Jump cut: letteralmente “stacco netto”/falso raccordo; il falso raccordo è ciò che l’ortodossia classica definirebbe un raccordo “sbagliato”; cioè una nuova inquadratura, dopo uno stacco, che viola almeno 2 leggi fondamentali del montaggio invisibile e del cosiddetto cinema della trasparenza secondo le quali:
·         non si dovrebbero mai proporre due inquadrature consecutive dello stesso personaggio, o di uno stesso oggetto, non sufficientemente differenziate sotto l’aspetto dell’angolazione di ripresa (variazioni non inferiori a 30 gradi) o della distanza dal soggetto (raccordo sull’asse).
·         Non si dovrebbero mai proporre più piani di uno stesso personaggio che lo mostrino, in continuità, in luoghi diversi e in momenti diversi, senza la mediazione di piani di transizione che attenuino il salto e la discontinuità spazio-temporale della sequenza.

Raccordo sull’asse: il raccordo sull’asse è un altro artificio del découpage classico e consiste nel mostrare due momenti successivi di un’azione in due inquadrature consecutive, divise da uno stacco.
La seconda inquadratura è ripresa sullo stesso asse della prima inquadratura, cioè mantenendo lo stesso angolo di ripresa e la stessa prospettiva, ma a distanza minore (raccordo sull’asse in avanti), o maggiore (raccordo sull’asse indietro), a seconda dell’effetto che si desidera ottenere rispetto al soggetto in campo.
Viene frequentemente utilizzato per aumentare l’attenzione dello spettatore sul soggetto in campo, oppure per dare una visione più ampia del contesto in cui l’azione sta avvenendo, evitando di “distrarre” lo spettatore mutandone il punto di vista con una variazione d’angolo di ripresa inopportuna.

Raccordo sul movimento: è un'altra transizione molto diffusa, in cui un movimento iniziato nell’inquadratura precedente, dopo uno stacco, si conclude nell’inquadratura successiva, mantenendo il giusto continuum e le giuste proporzioni grafiche all’interno del piano di ripresa e “nascondendo” la meccanicità della narrazione.

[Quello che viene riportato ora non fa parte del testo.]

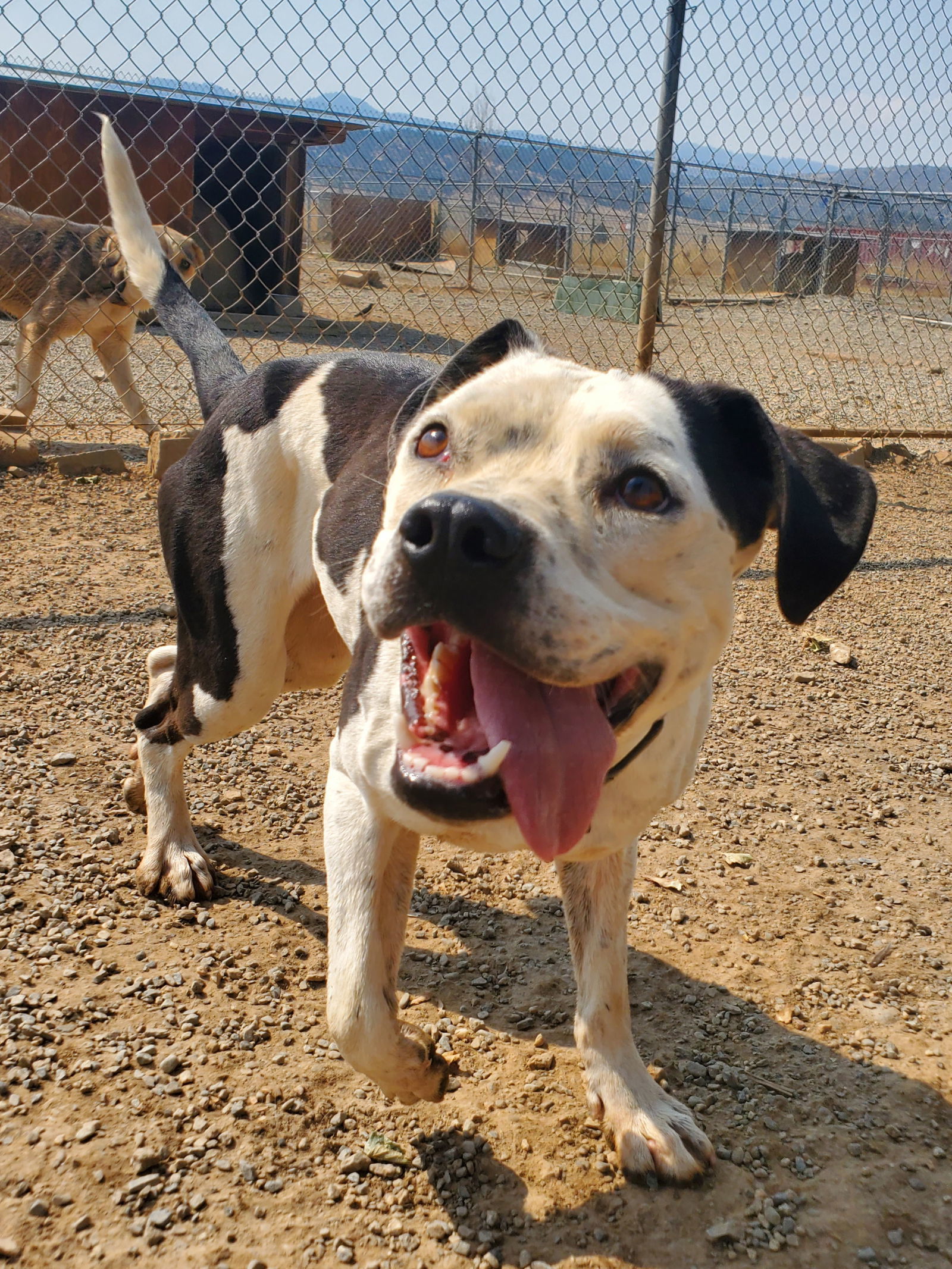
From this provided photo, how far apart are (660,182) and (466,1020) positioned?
193 inches

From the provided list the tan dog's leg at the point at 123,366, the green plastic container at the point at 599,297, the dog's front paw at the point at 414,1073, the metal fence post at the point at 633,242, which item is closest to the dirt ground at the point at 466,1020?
the dog's front paw at the point at 414,1073

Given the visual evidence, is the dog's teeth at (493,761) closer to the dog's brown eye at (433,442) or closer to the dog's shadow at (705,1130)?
the dog's brown eye at (433,442)

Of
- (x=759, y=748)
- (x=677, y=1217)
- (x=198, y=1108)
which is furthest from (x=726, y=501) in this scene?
(x=759, y=748)

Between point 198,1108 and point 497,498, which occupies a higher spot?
point 497,498

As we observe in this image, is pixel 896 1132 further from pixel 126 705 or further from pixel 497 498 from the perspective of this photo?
pixel 126 705

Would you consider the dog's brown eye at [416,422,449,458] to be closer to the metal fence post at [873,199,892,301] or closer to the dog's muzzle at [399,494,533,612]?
the dog's muzzle at [399,494,533,612]

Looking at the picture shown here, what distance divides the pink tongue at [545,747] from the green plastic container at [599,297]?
414 inches

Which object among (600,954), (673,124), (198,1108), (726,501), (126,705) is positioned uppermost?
(673,124)

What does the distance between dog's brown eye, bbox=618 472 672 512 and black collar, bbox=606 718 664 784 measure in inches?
16.2

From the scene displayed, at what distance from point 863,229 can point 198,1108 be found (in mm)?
17149

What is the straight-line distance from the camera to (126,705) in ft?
13.3

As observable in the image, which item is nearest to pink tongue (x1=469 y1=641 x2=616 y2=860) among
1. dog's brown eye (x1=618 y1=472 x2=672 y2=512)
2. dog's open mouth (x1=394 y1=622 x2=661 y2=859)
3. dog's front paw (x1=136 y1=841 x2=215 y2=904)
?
dog's open mouth (x1=394 y1=622 x2=661 y2=859)

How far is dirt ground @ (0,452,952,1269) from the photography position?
204 centimetres

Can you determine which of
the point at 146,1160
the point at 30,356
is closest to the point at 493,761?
the point at 146,1160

Raccordo di sguardo: è, probabilmente, il più tipico e il più diffuso dei raccordi classici; consiste nel mostrare un personaggio che guarda qualcosa (o qualcuno) e, dopo lo stacco, mostrare immediatamente l’oggetto, o la persona, guardata dal personaggio nell’inquadratura precedente, nella posizione suggerita dall’inquadratura precedente.
Per esempio, se il personaggio X nell’inquadratura 1 sta osservando da un balcone qualcuno (o qualcosa) che in quel momento si trova fuori campo, nell’inquadratura successiva 2 (dopo lo stacco), il personaggio Y (o la cosa Y) sarà mostrato con una ripresa dall’alto; cioè dalla posizione che, a giudicare dalla inquadratura 1, possiamo attribuire al personaggio X.

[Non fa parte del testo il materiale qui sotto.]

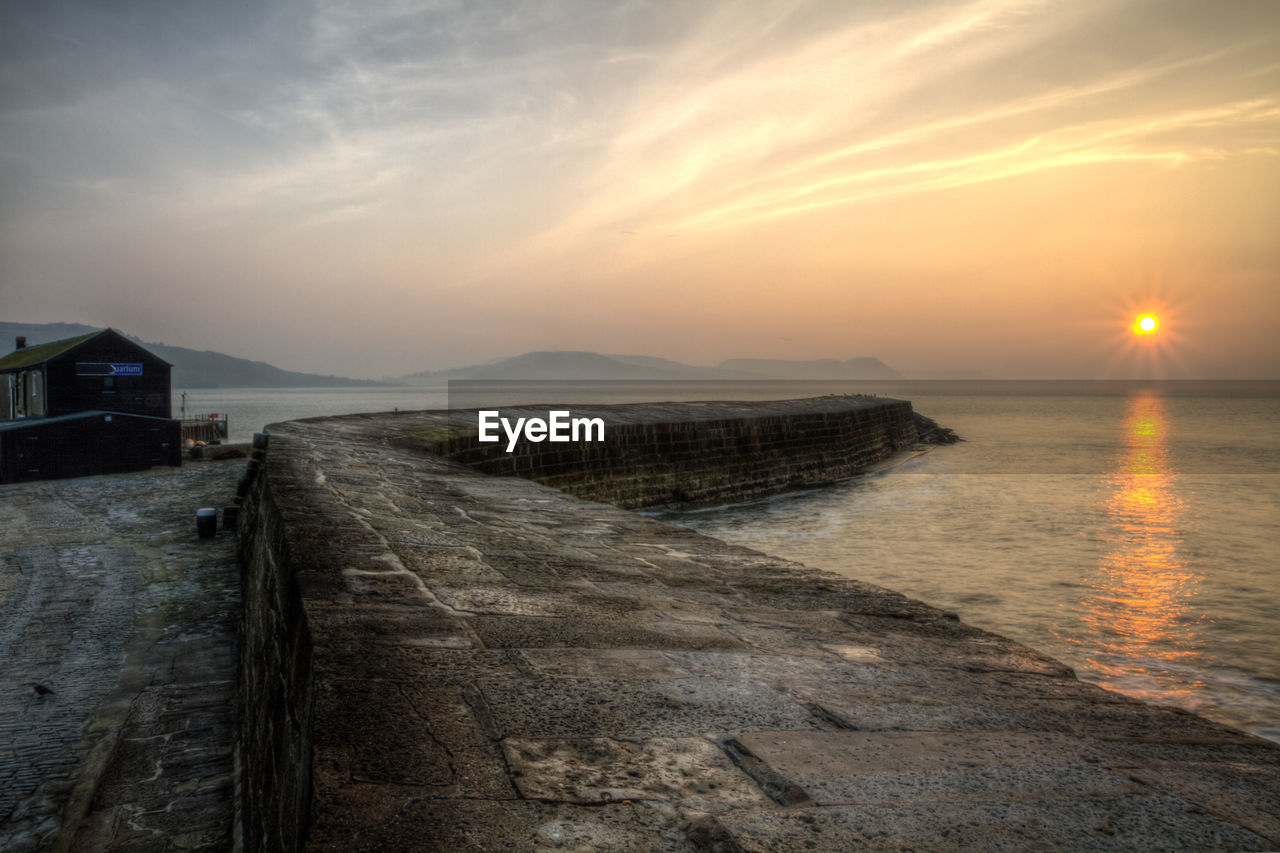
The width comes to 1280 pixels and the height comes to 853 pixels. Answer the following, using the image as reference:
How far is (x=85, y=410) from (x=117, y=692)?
2690 cm

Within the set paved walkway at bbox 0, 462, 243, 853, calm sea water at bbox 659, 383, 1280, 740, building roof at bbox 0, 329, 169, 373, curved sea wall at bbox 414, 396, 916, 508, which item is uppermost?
building roof at bbox 0, 329, 169, 373

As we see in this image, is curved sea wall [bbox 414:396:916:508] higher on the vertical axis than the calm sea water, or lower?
higher

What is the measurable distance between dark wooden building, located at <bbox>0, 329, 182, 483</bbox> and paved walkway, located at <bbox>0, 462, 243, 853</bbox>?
35.9ft

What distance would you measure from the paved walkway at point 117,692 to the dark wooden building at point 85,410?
1095 cm

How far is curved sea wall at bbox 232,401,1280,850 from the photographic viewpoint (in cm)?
161

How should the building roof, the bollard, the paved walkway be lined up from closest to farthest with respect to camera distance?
the paved walkway < the bollard < the building roof

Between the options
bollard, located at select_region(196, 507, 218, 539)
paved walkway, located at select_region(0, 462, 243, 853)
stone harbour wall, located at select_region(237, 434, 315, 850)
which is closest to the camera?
stone harbour wall, located at select_region(237, 434, 315, 850)

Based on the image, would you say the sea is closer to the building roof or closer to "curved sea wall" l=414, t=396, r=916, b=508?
"curved sea wall" l=414, t=396, r=916, b=508

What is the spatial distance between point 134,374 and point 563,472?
23621mm

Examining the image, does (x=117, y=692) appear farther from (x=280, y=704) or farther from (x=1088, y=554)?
(x=1088, y=554)

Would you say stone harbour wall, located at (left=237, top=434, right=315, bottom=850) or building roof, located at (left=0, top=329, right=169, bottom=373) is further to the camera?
building roof, located at (left=0, top=329, right=169, bottom=373)

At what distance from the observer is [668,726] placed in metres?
2.09

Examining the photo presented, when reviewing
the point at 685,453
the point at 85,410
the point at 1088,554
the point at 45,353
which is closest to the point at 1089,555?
the point at 1088,554

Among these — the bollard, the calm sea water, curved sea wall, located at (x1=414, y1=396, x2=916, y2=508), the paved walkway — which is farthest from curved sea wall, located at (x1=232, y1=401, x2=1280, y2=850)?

Overlapping editing: letteralmente “montaggio sovrapposto”; l’overlapping editing è un particolare effetto di montaggio in cui la parte finale di un’azione, già mostrata nell’inquadratura immediatamente precedente, viene nuovamente riproposta all’inizio dell’inquadratura successiva.
Generalmente viene utilizzato, sul piano della narrazione, con funzioni di estensione temporale.